Transformer Blocks
bunsen::blocks::transformers collects the building blocks used by
transformer-family models — attention layers, their caching
machinery, and positional embeddings.
API: https://docs.rs/bunsen/latest/bunsen/blocks/transformers/
Attention
The attention
submodule houses the attention layers themselves and the helpers
they’re built from.
CausalSelfAttention
CausalSelfAttention
is multi-head causal self-attention with optional KV-grouping. The
config carries:
n_head— number of query heads,n_kv_head— number of key/value heads (must dividen_head; equalsn_headfor plain MHA, less for grouped-query attention),n_embed— embedding dimension,- a pluggable
NormalizationConfigapplied inside the block.
The module exposes a CausalSelfAttentionMeta trait, implemented on
both the config and the live module. Parents can read n_head,
n_kv_head, and head_dim of whichever form they’re holding, so
larger transformers don’t need to cache those numbers themselves.

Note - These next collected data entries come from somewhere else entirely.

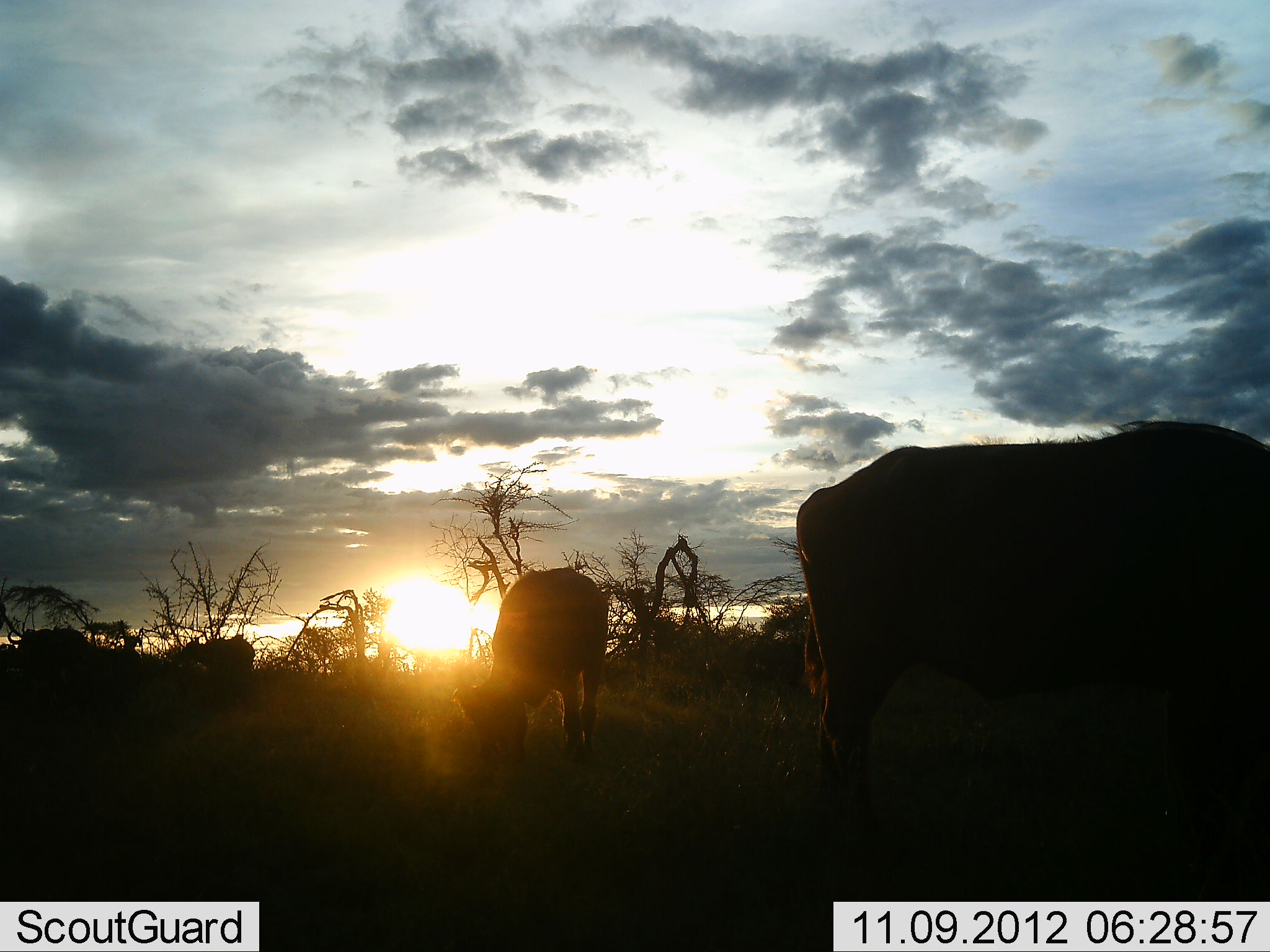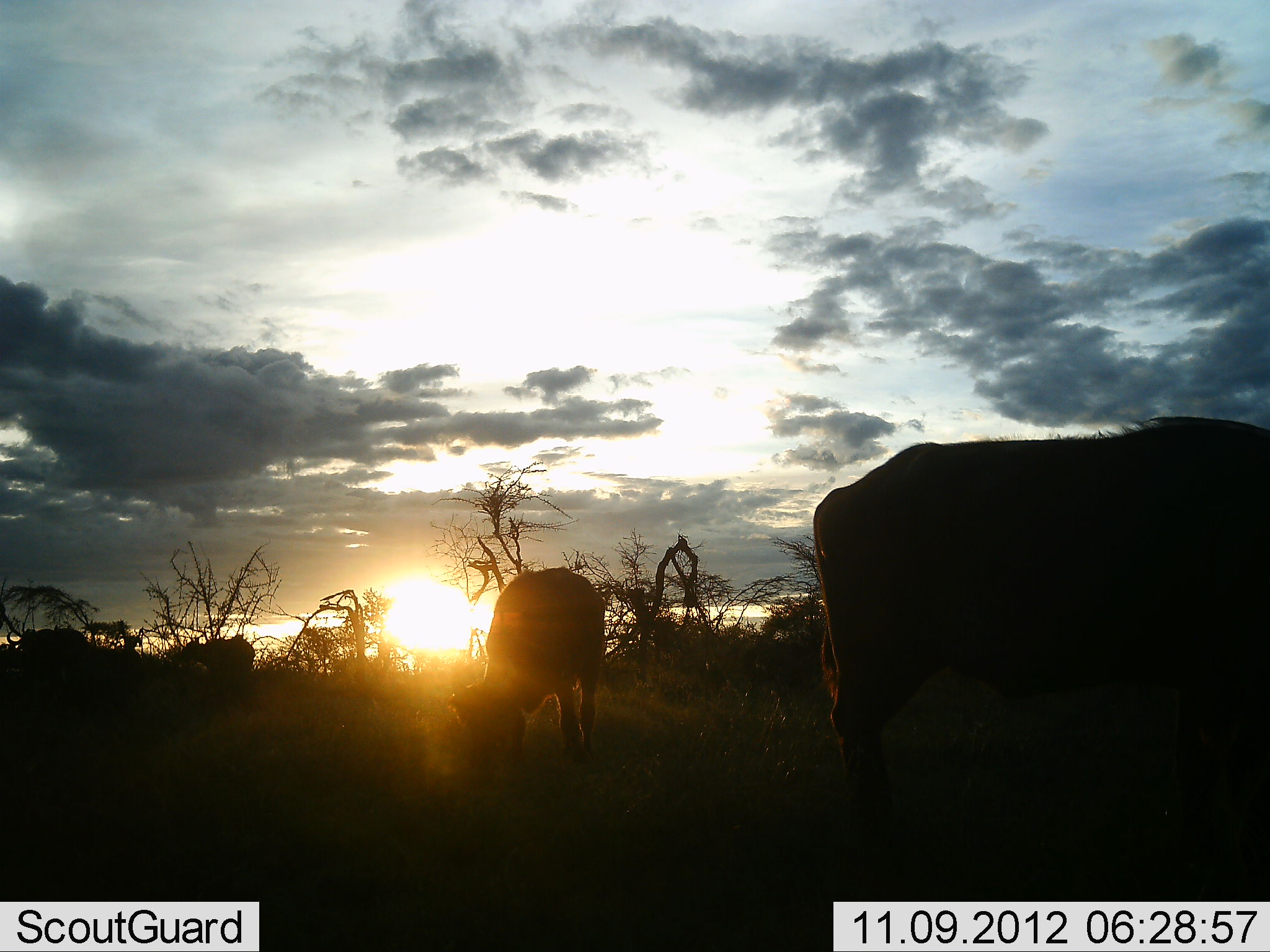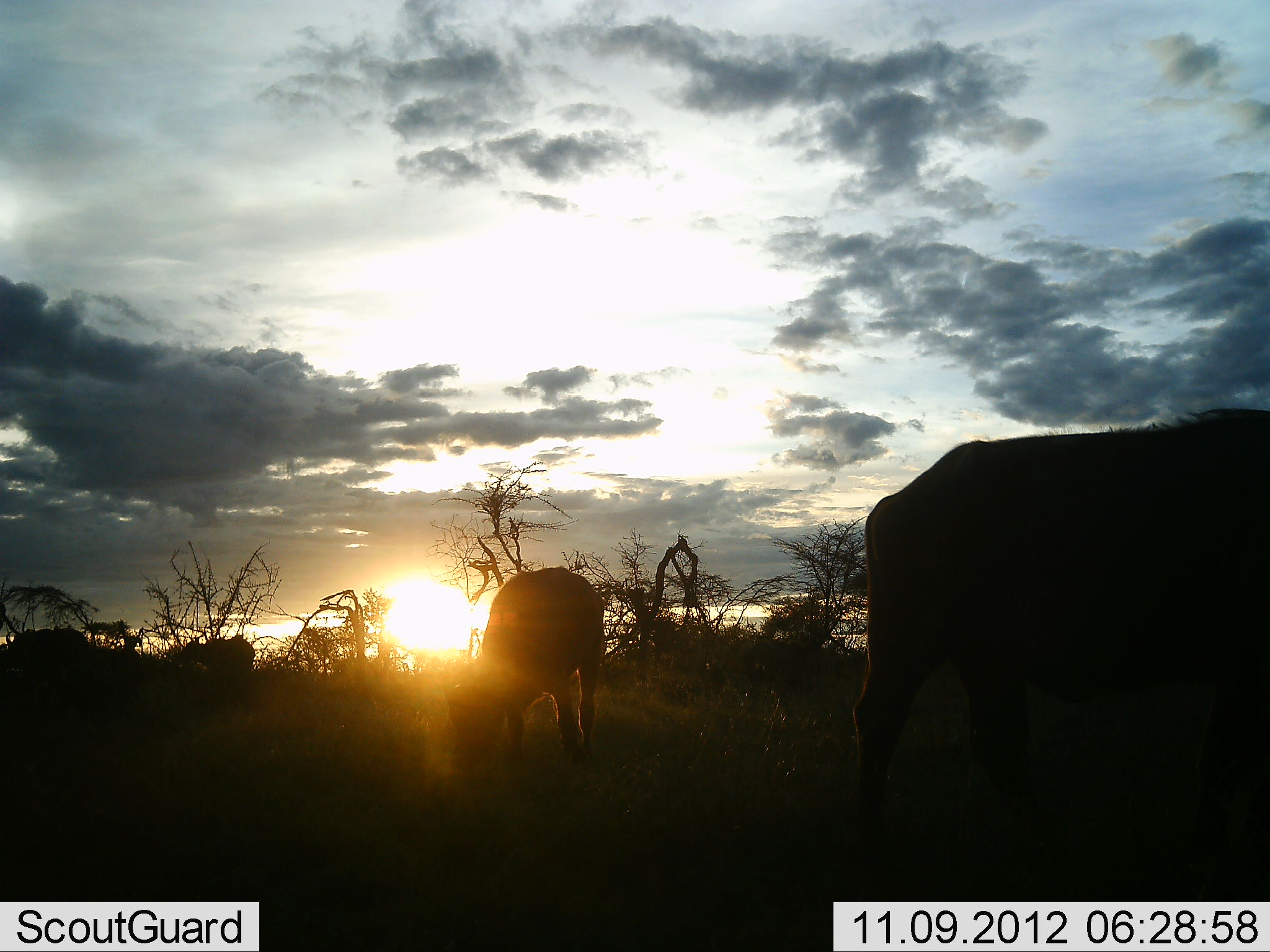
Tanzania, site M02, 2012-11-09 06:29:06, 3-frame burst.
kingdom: Animalia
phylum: Chordata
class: Mammalia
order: Artiodactyla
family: Bovidae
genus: Syncerus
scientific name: Syncerus caffer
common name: cape buffalo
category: buffalo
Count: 3.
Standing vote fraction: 30%.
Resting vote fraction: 10%.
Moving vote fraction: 10%.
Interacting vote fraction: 0%.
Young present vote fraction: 0%.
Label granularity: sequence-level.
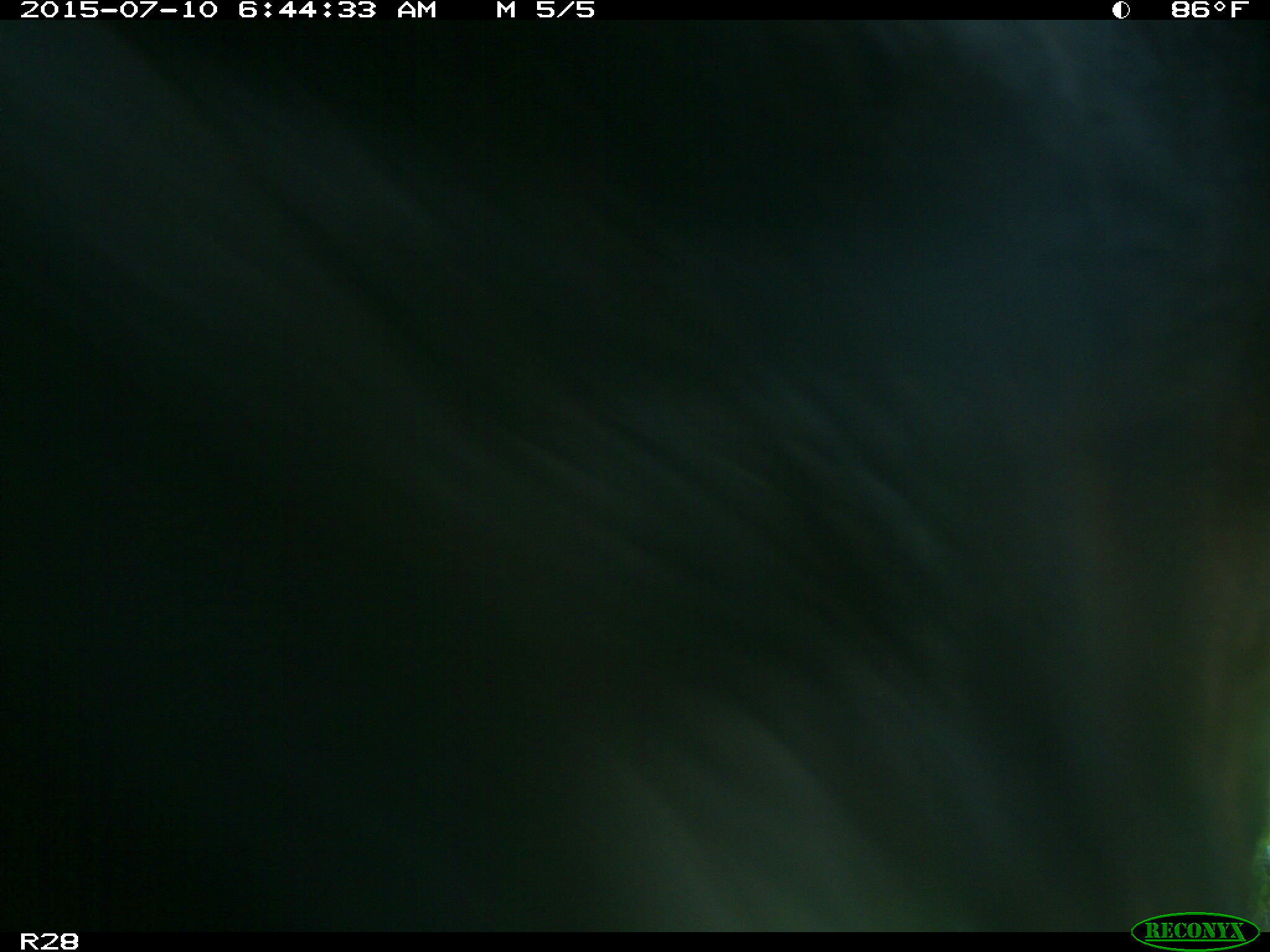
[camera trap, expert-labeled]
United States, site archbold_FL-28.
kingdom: Animalia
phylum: Chordata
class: Mammalia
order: Artiodactyla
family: Bovidae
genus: Bos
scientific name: Bos taurus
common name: domestic cow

This is the pattern documented in
Building Reusable Modules.
forward takes the input embedding plus an optional &mut KVCache
for autoregressive decoding. When the cache is None the layer runs
in training/prefill mode and recomputes K and V each call; when it’s
Some, K and V are appended into the cache and read back across the
full sequence.
KVCache
KVCache
is the per-layer key/value tensor cache for fast incremental
decoding. Built from a KVCacheConfig carrying batch_size,
num_heads, seq_len, head_dim, and num_layers, it provides:
pos()— the current write head position,prefill(...)— bulk-load K/V from a prompt encode,insert_kv(...)— append a single decoded step’s K/V,reset()— rewind to position 0 without reallocating.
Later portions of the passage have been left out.